> **Directions**:
Pull out, word for word, every line from the one containing "In your assessment, is" through the end of the records, both included, and leave the pictures out of your answer.

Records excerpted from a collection
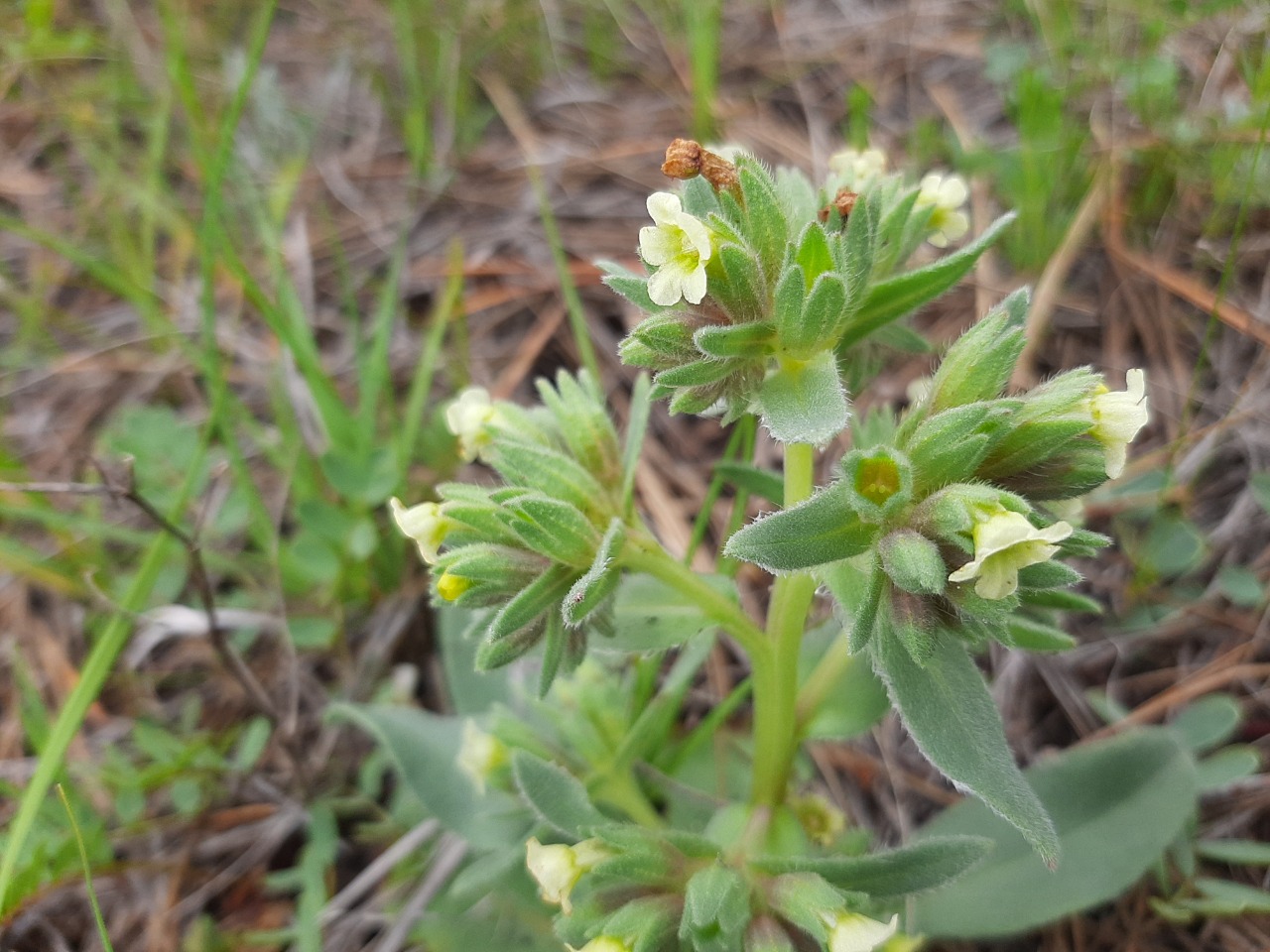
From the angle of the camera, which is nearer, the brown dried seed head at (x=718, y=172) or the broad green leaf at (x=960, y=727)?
the broad green leaf at (x=960, y=727)

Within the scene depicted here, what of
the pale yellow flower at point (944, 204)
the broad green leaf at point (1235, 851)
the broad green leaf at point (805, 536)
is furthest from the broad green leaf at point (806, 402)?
the broad green leaf at point (1235, 851)

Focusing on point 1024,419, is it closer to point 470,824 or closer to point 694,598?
point 694,598

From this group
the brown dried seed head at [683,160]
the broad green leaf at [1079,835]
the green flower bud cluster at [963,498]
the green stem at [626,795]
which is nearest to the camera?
the green flower bud cluster at [963,498]

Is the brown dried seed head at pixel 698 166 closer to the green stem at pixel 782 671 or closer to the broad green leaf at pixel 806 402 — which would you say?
the broad green leaf at pixel 806 402

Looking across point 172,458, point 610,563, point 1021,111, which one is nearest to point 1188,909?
point 610,563

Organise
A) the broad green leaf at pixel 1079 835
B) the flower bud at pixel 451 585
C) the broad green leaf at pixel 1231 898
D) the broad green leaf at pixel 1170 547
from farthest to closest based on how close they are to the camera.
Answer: the broad green leaf at pixel 1170 547
the broad green leaf at pixel 1079 835
the broad green leaf at pixel 1231 898
the flower bud at pixel 451 585

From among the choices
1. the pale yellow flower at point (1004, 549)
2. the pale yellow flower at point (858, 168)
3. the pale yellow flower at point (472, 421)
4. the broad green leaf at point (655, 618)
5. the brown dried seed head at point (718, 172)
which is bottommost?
the broad green leaf at point (655, 618)

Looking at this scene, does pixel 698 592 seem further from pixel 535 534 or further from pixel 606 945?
pixel 606 945
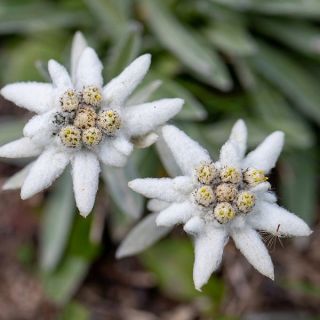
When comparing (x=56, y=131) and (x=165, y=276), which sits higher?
(x=56, y=131)

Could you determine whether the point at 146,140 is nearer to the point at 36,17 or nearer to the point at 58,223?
the point at 58,223

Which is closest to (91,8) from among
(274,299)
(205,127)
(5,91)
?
(205,127)

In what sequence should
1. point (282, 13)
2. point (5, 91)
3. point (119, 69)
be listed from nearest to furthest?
point (5, 91) → point (119, 69) → point (282, 13)

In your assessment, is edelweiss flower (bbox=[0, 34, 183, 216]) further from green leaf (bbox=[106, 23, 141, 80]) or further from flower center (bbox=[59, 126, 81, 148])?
green leaf (bbox=[106, 23, 141, 80])

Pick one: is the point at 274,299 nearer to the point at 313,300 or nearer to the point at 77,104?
the point at 313,300

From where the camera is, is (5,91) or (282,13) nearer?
(5,91)

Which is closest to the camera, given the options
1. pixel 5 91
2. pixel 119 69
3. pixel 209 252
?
pixel 209 252

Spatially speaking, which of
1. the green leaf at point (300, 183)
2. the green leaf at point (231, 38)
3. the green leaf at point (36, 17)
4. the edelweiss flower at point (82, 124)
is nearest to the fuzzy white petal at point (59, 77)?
the edelweiss flower at point (82, 124)

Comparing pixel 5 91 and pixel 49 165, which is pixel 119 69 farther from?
pixel 49 165

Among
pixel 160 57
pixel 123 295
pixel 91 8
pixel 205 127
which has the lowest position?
pixel 123 295
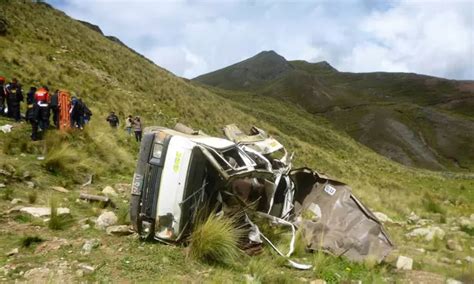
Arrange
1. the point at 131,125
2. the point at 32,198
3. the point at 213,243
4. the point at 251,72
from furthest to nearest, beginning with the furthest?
1. the point at 251,72
2. the point at 131,125
3. the point at 32,198
4. the point at 213,243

> **Response**:
In your assessment, is edelweiss flower (bbox=[0, 34, 183, 216]) further from green leaf (bbox=[106, 23, 141, 80]) or further from flower center (bbox=[59, 126, 81, 148])?
green leaf (bbox=[106, 23, 141, 80])

Pick one: is the point at 274,299 nearer to the point at 313,300 or nearer to the point at 77,104?
the point at 313,300

From where the camera is, is (5,91) or (282,13) nearer?
(5,91)

Which is closest to the camera, given the options
1. pixel 5 91
2. pixel 119 69
3. pixel 209 252
?
pixel 209 252

Spatially speaking, which of
1. the green leaf at point (300, 183)
2. the green leaf at point (231, 38)
3. the green leaf at point (36, 17)
4. the edelweiss flower at point (82, 124)
is nearest to the fuzzy white petal at point (59, 77)?
the edelweiss flower at point (82, 124)

Comparing pixel 5 91 and pixel 49 165, which is pixel 119 69 farther from?
pixel 49 165

Among
pixel 160 57
pixel 123 295
pixel 91 8
pixel 205 127
which has the lowest position?
pixel 123 295
Arrange
1. the point at 131,125
2. the point at 32,198
3. the point at 213,243
4. the point at 251,72
from furthest to nearest, beginning with the furthest?
1. the point at 251,72
2. the point at 131,125
3. the point at 32,198
4. the point at 213,243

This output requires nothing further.